Yamaha MT-10 : Street fighter

Yamaha présente l’une des bombes du salon EICMA de Milan avec son nouveau roadster 1000 ultra radical : le MT-10.

13 ans plus tard, Yamaha récidive. Après la Steel Fighter en 2003, voici le MT-10. Le constructeur japonais suit la même idée : déshabiller une R1 pour en faire un roadster extrême. Le look est à l’appréciation de chacun mais les japonais semblent être passer maîtres en la matière pour exprimer une certaine âme de leurs machines même si c’est chargé. La position de conduite est bien entendu adaptée à une utilisation plus routière et on retrouve ainsi un grand guidon offrant un excellent bras de levier.

Techniquement, le MT-10 reprend dans les grandes lignes le châssis de la dernière R1 dont le cadre Deltabox.

Les suspensions sont confiées à Kayaba avec une fourche inversée KYB de 43 mm offrant un débattement de 120 mm dont les réglages sont modifiés pour un usage route.

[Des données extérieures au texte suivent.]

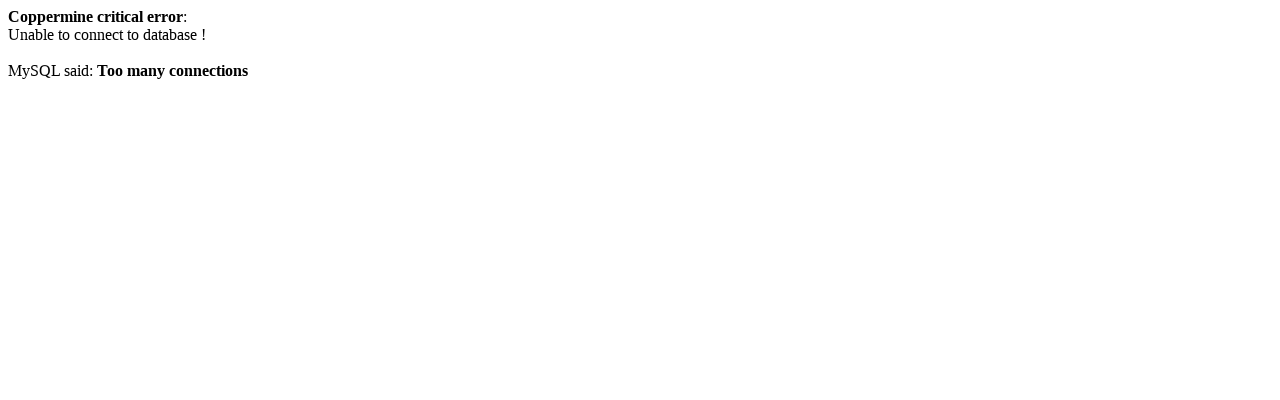

--- FILE ---
content_type: text/html
request_url: http://gallery.frenkel-online.com/displayimage.php?album=6&pid=42
body_size: 133
content:
<strong>Coppermine critical error</strong>:<br />Unable to connect to database !<br /><br />MySQL said: <strong>Too many connections</strong>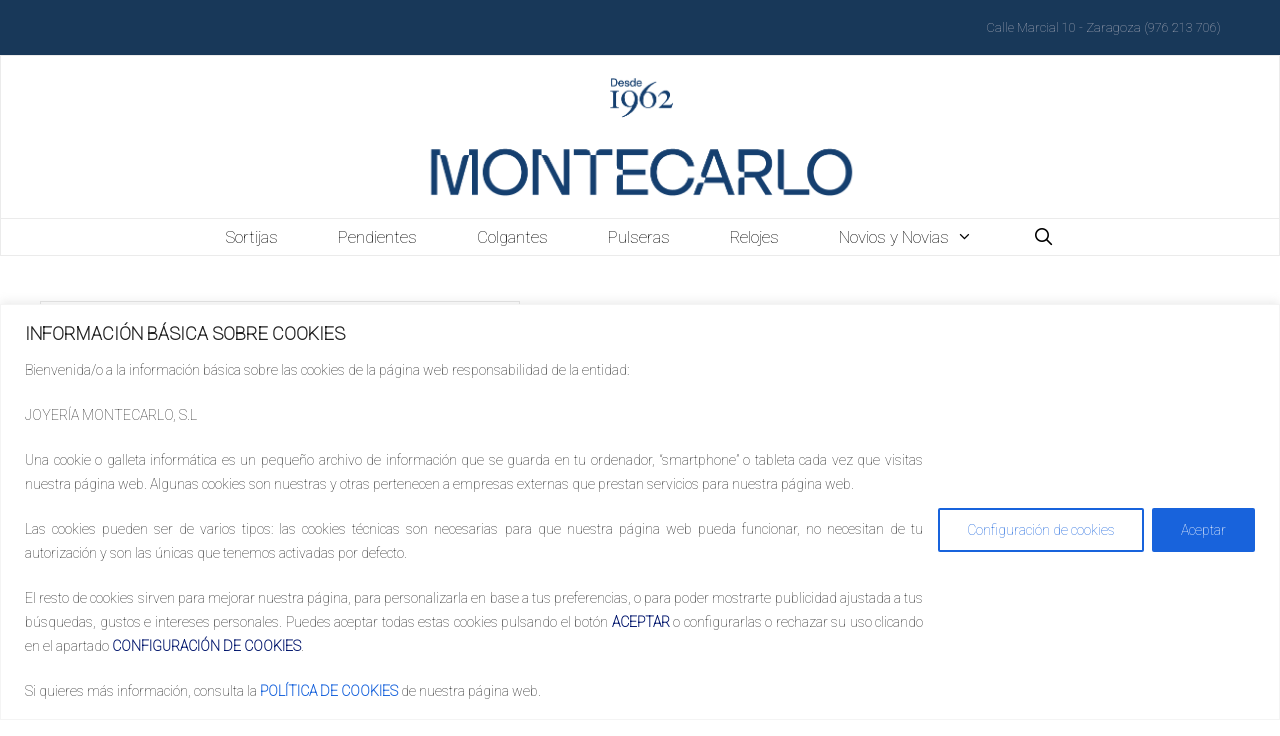

--- FILE ---
content_type: text/css
request_url: https://joyeriamontecarlo.es/wp-content/themes/generatepress_child/style.css?x15556
body_size: 1921
content:
/*
 Theme Name:   GeneratePress Child
 Theme URI:    https://generatepress.com
 Description:  Default GeneratePress child theme
 Author:       Tom Usborne
 Author URI:   https://tomusborne.com
 Template:     generatepress
 Version:      0.1
*/

/* GeneratePress Site CSS */

p {text-align:justify;}
#generate-section-1.generate-sections-container {background-position: right 0 !important;}

del .woocommerce-Price-amount.amount {font-size:0.7em}
.woocommerce-loop-product__link del .woocommerce-Price-amount.amount {font-size: 0.9em !important;}

@media (max-width: 480px) {
	#generate-section-1.generate-sections-container {background-image:none; background-color:#eee;}
	.categoria {padding:20px 40px !important; margin-bottom:10px !important;}
	.categoria p {font-size:12px;}
	.categoria h2 {font-size:16px;}
	.generate-sections-inside-container {padding: 110px 10px 10px !important;}
	h1.product_title {font-size:1.3rem;}
	.widget-area .widget {padding:0 !important;}
	.one-container:not(.page) .inside-article {
		padding: 0;
	}
	body, button, input, select, textarea, .woocommerce ul.products li.product .woocommerce-LoopProduct-link > :not(:first-child) {font-size:15px;}
	.destacado b {display:none;}
}

.entry-title {font-size: 32px; text-align: center;}

nav .main-nav li.nav-button a {
	border-width: 1px;
	border-style: solid;
	line-height: 35px;
}

nav .main-nav li.nav-button a:hover {
	background-color: #fff;
	color: #000;
}

/*button, html input[type="button"], input[type="reset"], input[type="submit"], 
a.button, 
a.button:visited,
.woocommerce a.button, 
.woocommerce a.button:visited,
.woocommerce button.button,
.woocommerce input.button{
	border-width: 1px;
	border-style: solid;
	border-color: inherit;
}
*/
.woocommerce-message a.button {
	border: 0;
}

.woocommerce .quantity .qty {
    padding: 11px 15px;
}

.woocommerce-cart table.cart input {
	line-height: initial;
}

.woocommerce #content table.cart td.actions .input-text, .woocommerce table.cart td.actions .input-text, .woocommerce-page #content table.cart td.actions .input-text, .woocommerce-page table.cart td.actions .input-text {
	width: 175px;
	padding: 9px 15px;
	box-sizing: border-box;
}

.woocommerce ul.products li.product a img,
.woocommerce div.product div.images img{
	padding: 3px;
	border: 1px solid rgba(0,0,0,0.1);
	box-sizing: border-box;
}

.woocommerce ul.products li.product.sales-flash-overlay .onsale {
    top: 4px;
    right: 4px;
}

.widget .mc4wp-form input {
	width: 100%;
	margin-bottom: 5px;
}

.widget .product_list_widget li:not(:last-child) {
	padding-bottom: 20px;
	margin-bottom: 20px;
	border-bottom: 1px solid rgba(0,0,0,0.1);
}

.separate-containers .inside-article,
.separate-containers .sidebar .widget,
.site-header,
.main-navigation:not(.slideout-navigation),
.site-footer {
	border: 1px solid rgba(0,0,0,0.08);
}

.site-header,
.site-footer {
	border-bottom: 0;
}*/

#sticky-navigation {
	box-shadow: 0 0 0;
	box-sizing: border-box;
	
} /* End GeneratePress Site CSS */

.woocommerce ul.products li.product a img {margin:1px;}

.woocommerce ul.products li.product .woocommerce-LoopProduct-link > :not(:first-child) {margin-top:10px; font-size: 16px; font-weight: bold;}

.widget-title {margin-bottom:5px;}

.inside-right-sidebar .count {color:#999;}

.term-description {font-size:13px; background:#fafafa; border:1px solid #f4f4f4; padding:20px 20px 5px 20px !important; margin:0 0 35px 0;}

del .woocommerce-Price-amount {font-weight:normal; color:#777;}


ins .woocommerce-Price-amount {font-size:17px;}

.woocommerce .widget_price_filter .price_slider_amount button {padding:10px;}

.woocommerce .widget_price_filter .price_slider_amount {line-height:20px;}

.price_label .from {font-weight:bold; color:#A46497; font-size:16px;}

.price_label .to {font-weight:bold; color:#00156C; font-size:18px;}

.grid-container p {margin-bottom:0;}
.categoria {background:#f4f4f4; padding:40px; margin-bottom:15px;}
.categoria h2 {margin-bottom:0;}

h1 {color:#00156C;}

h1.product_title {font-size:1.7rem; margin-bottom:20px;}

.woocommerce-product-details__short-description {margin-top:20px;}

.titulo {padding-bottom:40px; background:url(linea.png) no-repeat 50% 100%; 	background-size:250px;  text-align:center; margin-bottom:30px !important; font-size:20px; font-weight:bold;}
.centrado, .centrado * {text-align: center !important;}



/*form p {margin-bottom:10px !important;}
form input {width:100% !important;}
form textarea {max-height: 170px !important;}

.destacado {background: #f4f4f4; padding: 16px 10px; margin-bottom: 19px !important; text-align:center;}
.destacado a {font-weight:bold !important;}
*/
strong {color:#00156c;}
aside h2 {color:#00156c !important;}

.btn {background:#00156C !important; color:#fff !important; border-radius:4px; font-size:82%; padding:10px 18px; text-transform:uppercase;}

.woocommerce div.product div.summary {margin-bottom:0;}

.tabs {display:none !important;}

.textwidget.custom-html-widget {font-size:13px; line-height:18px; font-weight:bold;}
.textwidget.custom-html-widget li {background:#dbe3f5; color:#687084; padding:8px 10px; margin-bottom:20px;}

.woocommerce-tabs {float:right; width:48%; clear:none !important;}
.woocommerce-tabs h2 {display:none;}

#menu-menu-principal a {font-weight:400 !important;}
#sticky-placeholder {width:99.5% !important;}

.summary hr{margin:20px 0;}
.woocommerce div.product form.cart {margin-bottom: 1em;}

.woocommerce div.product .product_title {text-align:left;}

#menu-item-1450 a {color:#fffdc5; font-weight:bold; font-size:17px;}

/* ajuste imagen produtos /*
.wp-post-image {max-height:400px; width: initial !important; margin:auto; border:0 !important;}
.woocommerce-product-gallery__image {border: 1px solid rgba(0,0,0,0.1);}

A l’arrière, on trouve un amortisseur KYB monocross. Le freinage est composé d’étriers radiaux à 4 pistons sur deux disques flottant de 320 mm à l’avant et d’un disque de 220 mm mordu par un étrier simple piston à l’arrière. Pour éviter les dérobades, l’ABS est livré de série.  La machine promet d’être très vive avec un angle de chasse très fermé et l’empattement le plus court de la catégorie avec seulement 1m40.

Yamaha MT-10
Yamaha MT-10

Le moteur est le 4 cylindres 1000 cm3 typé Crossplane. Il reçoit de nombreuses modifications pour un meilleur remplissage à bas et moyen régimes. Admission d’air, échappement, injection et arbre d’équilibrage sont inédits. La puissance attendue est d’au moins 160 ch. L’électronique n’est pas en reste avec trois cartographies moteur et un traction control réglable et déconnectable. En option, la moto peut recevoir un shifter pour passer les vitesses à la volée.